Data on spatial relations

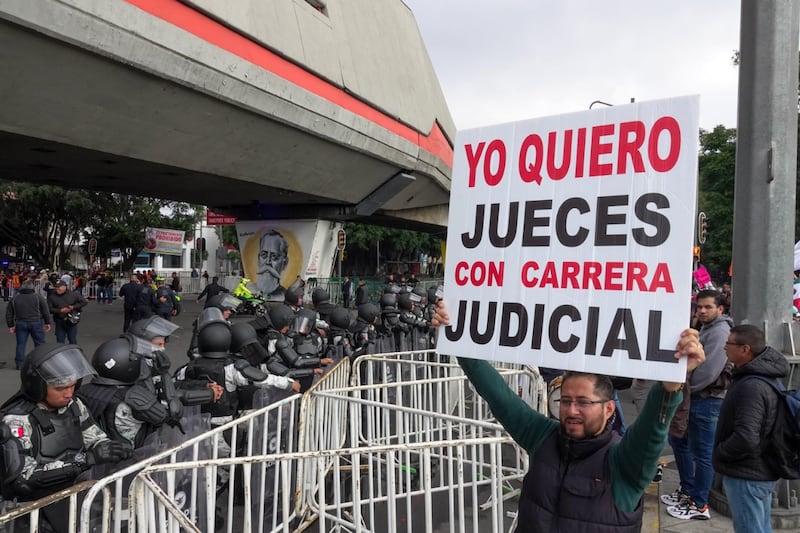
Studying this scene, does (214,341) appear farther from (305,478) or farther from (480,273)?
(480,273)

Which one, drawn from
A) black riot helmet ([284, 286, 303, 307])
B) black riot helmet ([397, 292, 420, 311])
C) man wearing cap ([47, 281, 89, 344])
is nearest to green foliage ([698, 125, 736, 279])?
black riot helmet ([397, 292, 420, 311])

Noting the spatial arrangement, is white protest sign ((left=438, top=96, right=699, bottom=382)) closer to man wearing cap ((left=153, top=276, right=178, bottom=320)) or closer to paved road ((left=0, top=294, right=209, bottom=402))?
paved road ((left=0, top=294, right=209, bottom=402))

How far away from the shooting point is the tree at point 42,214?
1176 inches

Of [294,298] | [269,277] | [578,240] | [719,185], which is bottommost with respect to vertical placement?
[294,298]

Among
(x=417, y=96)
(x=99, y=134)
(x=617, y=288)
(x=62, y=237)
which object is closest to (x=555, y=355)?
(x=617, y=288)

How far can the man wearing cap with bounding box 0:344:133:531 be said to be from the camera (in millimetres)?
3102

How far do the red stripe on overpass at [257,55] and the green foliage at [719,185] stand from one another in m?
22.3

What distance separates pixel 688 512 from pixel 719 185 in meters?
33.8

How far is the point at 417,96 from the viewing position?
20.5 m

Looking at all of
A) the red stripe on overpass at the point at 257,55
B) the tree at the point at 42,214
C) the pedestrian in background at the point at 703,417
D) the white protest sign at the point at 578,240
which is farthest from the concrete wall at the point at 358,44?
the tree at the point at 42,214

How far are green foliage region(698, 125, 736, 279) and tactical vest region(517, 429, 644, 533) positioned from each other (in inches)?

### [REQUEST]
Reproduce all of the items above word for word, omitting the pictures from your answer.

### [COMPLETE ANSWER]
Studying this scene, does (214,341) appear farther from (305,478) or farther from (480,273)?
(480,273)

Which one, drawn from
A) black riot helmet ([284, 286, 303, 307])
B) black riot helmet ([397, 292, 420, 311])
C) man wearing cap ([47, 281, 89, 344])
is nearest to green foliage ([698, 125, 736, 279])?
black riot helmet ([397, 292, 420, 311])

Noting the spatial arrangement, is white protest sign ((left=438, top=96, right=699, bottom=382)) closer to man wearing cap ((left=153, top=276, right=178, bottom=320)) or closer to paved road ((left=0, top=294, right=209, bottom=402))?
paved road ((left=0, top=294, right=209, bottom=402))

How far away from the shooting point is the tree at point 42,214?
1176 inches

Of [294,298] | [269,277] | [578,240] | [719,185], which is bottommost with respect to vertical placement?
[294,298]

Among
(x=417, y=96)
(x=99, y=134)
(x=617, y=288)
(x=62, y=237)
which object is closest to (x=555, y=355)?
(x=617, y=288)

How far can the man wearing cap with bounding box 0:344:133:531 be said to be from the camera (in millimetres)?
3102

How far do the red stripe on overpass at [257,55] and the green foliage at [719,185] stand from one another in m?
22.3

What distance separates pixel 688 512 from pixel 719 185 in meters?
33.8

How far is the point at 417,96 from the viewing position?
20.5 m

Looking at all of
A) the red stripe on overpass at the point at 257,55
B) the tree at the point at 42,214
C) the pedestrian in background at the point at 703,417
D) the white protest sign at the point at 578,240
which is farthest from the concrete wall at the point at 358,44?
the tree at the point at 42,214

How far are green foliage region(698, 125, 736, 279) and tactical vest region(517, 429, 644, 533) positioned from each other (in inches)?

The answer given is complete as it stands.